There are three places to stay in Kabul. One is the Intercontinental – a vast corporate number to the west of the city, built by the British in 1969, and now in a state of creeping decrepitude. It's perched on a big hill and has a wonderful view across Kabul. And here lies the problem: it sticks out like a fluorescent crucifix on an imam. You couldn't create a better target for missiles in a lawless city if you wrote 'Contents: valuable journalists, diplomats and government ministers' on its side. During the war, all the journalists gathered here to enjoy its bar, pool (women not allowed) and room service, and it remains popular. Every now and then someone bombs it, or casually takes a pot-shot at it with a shoulder-held missile launcher: the last rocket attack was only two weeks before we arrived. A forlorn sign at the entrance says 'No Weapons'. You takes your chances.
The second place is the recently opened, absurdly luxurious Serena. There's nothing wrong with this place, as long as you can get your pretty little head to sleep on those goose-down pillows when outside 6.6 million Afghans go hungry on a daily basis. (I don't mean to sound preachy, but the contrast is a lot to bear.) The Serena has a small army of security guards at the door, bristling with modern weaponry, and inside the prawn cocktail is safe to munch, and the loo roll is of perfect pile. All of which puts it firmly out of the BBC's hotel budget.
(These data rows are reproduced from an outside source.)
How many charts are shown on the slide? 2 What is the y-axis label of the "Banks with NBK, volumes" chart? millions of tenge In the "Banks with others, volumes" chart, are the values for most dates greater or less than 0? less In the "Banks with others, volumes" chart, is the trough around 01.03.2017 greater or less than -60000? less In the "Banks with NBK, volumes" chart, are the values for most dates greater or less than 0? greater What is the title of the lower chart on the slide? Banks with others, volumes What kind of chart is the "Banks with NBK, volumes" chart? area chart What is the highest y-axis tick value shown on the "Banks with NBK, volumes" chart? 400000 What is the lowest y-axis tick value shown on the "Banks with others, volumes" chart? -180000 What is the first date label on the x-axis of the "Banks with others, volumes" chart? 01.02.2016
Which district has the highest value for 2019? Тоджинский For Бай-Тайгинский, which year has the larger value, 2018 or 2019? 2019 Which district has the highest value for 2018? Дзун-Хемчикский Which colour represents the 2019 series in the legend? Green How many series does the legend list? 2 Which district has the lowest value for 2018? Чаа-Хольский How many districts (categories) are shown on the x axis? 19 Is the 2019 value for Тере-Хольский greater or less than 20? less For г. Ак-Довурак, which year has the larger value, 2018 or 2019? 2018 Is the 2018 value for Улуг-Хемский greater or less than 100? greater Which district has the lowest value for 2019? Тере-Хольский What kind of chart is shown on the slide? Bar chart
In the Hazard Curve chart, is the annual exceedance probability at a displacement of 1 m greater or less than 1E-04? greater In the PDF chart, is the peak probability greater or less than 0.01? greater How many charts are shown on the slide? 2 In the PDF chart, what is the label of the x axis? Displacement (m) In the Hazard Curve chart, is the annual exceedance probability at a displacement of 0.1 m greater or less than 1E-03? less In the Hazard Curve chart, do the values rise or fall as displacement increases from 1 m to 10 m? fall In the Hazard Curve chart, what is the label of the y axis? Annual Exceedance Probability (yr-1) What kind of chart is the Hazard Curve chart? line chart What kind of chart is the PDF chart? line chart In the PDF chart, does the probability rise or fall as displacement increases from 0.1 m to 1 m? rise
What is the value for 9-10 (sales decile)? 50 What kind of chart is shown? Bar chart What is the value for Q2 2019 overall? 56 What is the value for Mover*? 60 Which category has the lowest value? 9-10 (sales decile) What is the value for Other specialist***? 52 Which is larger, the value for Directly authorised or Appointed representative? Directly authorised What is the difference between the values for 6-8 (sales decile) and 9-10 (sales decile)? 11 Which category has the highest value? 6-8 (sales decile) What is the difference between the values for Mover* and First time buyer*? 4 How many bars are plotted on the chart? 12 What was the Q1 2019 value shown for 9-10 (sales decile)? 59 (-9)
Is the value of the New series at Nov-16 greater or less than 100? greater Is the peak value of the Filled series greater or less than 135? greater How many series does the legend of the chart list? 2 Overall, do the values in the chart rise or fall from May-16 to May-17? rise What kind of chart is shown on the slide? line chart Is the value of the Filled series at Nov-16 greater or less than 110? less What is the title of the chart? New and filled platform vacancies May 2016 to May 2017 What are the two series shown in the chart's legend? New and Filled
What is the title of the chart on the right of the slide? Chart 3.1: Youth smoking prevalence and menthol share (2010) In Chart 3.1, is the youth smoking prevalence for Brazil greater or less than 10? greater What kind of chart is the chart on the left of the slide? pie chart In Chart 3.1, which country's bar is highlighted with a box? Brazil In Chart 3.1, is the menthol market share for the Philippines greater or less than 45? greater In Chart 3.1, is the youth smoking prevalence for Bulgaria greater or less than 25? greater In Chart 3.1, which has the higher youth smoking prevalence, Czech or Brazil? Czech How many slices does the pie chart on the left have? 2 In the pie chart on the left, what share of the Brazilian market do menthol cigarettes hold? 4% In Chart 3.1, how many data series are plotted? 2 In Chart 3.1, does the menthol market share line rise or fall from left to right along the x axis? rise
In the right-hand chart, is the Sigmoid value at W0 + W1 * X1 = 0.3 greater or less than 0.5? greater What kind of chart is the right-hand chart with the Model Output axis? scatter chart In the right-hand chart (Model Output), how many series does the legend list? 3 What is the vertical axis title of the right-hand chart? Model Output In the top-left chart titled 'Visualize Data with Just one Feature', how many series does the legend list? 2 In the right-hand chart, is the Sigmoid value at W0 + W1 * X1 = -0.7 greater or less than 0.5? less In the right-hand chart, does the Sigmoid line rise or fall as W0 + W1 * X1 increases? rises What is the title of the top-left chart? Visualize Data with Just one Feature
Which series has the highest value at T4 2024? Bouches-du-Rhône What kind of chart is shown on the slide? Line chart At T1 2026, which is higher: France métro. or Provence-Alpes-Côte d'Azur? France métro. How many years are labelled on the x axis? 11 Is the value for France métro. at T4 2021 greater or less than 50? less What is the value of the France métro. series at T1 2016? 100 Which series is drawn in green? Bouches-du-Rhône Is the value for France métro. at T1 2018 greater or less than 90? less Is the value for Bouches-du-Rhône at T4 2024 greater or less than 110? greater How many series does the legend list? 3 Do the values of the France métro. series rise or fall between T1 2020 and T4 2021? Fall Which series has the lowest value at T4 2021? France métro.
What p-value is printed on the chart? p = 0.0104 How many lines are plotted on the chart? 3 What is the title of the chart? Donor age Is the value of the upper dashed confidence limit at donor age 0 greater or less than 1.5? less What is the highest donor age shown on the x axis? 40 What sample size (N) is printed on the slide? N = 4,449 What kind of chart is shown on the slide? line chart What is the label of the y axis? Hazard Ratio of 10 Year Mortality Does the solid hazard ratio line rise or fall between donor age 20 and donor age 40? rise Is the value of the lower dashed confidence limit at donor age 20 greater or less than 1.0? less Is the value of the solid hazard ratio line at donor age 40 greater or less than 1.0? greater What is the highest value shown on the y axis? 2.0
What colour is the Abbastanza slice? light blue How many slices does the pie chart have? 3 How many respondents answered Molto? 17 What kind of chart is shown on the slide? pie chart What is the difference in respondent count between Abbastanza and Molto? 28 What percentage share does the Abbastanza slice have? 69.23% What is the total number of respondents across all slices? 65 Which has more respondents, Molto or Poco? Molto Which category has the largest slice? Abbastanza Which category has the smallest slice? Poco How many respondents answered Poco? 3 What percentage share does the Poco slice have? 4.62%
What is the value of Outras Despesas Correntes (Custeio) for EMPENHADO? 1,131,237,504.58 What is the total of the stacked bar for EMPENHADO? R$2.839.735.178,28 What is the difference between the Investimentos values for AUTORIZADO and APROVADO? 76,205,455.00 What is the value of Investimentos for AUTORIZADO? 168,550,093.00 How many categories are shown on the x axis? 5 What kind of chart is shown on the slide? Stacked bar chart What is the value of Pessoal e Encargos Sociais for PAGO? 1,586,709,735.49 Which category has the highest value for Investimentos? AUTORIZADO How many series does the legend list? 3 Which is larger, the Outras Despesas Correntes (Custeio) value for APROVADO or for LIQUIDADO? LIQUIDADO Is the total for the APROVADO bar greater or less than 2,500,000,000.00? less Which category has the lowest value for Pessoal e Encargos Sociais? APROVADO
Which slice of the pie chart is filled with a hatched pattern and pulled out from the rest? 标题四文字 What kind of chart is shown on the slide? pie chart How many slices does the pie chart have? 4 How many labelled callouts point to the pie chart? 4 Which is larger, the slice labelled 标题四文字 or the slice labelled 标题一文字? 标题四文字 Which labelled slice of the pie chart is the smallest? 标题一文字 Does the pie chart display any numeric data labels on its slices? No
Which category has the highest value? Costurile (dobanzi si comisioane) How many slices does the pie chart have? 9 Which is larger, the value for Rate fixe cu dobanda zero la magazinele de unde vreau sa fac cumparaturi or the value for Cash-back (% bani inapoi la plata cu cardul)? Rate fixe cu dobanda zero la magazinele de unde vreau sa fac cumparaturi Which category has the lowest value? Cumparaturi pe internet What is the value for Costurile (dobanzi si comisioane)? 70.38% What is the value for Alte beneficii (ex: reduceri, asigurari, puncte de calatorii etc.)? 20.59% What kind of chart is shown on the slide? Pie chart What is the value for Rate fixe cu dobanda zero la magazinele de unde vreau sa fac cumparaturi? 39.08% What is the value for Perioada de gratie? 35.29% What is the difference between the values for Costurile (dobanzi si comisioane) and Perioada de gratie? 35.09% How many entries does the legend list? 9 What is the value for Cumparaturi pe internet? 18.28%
I'm booked into the third option: the Gandamack Lodge, a legendary Kabul institution also known as Peter Jouvenal's Place, and the favoured drinking hole of the international press. It used to be the home of Bin Laden's fourth wife and family, but now it's become a small, nicely down-at-heel hotel (although in Kabul terms, it's high luxury) with a colonial feel designed to please grouchy British war correspondents, who enjoy its collection of military souvenirs and antiques.
There are machine gun-toting guards at the low-key entrance, which is both comforting and horrific, but I don't really care any more. I'm exhausted from The Fear, and I'd quite like it to stop.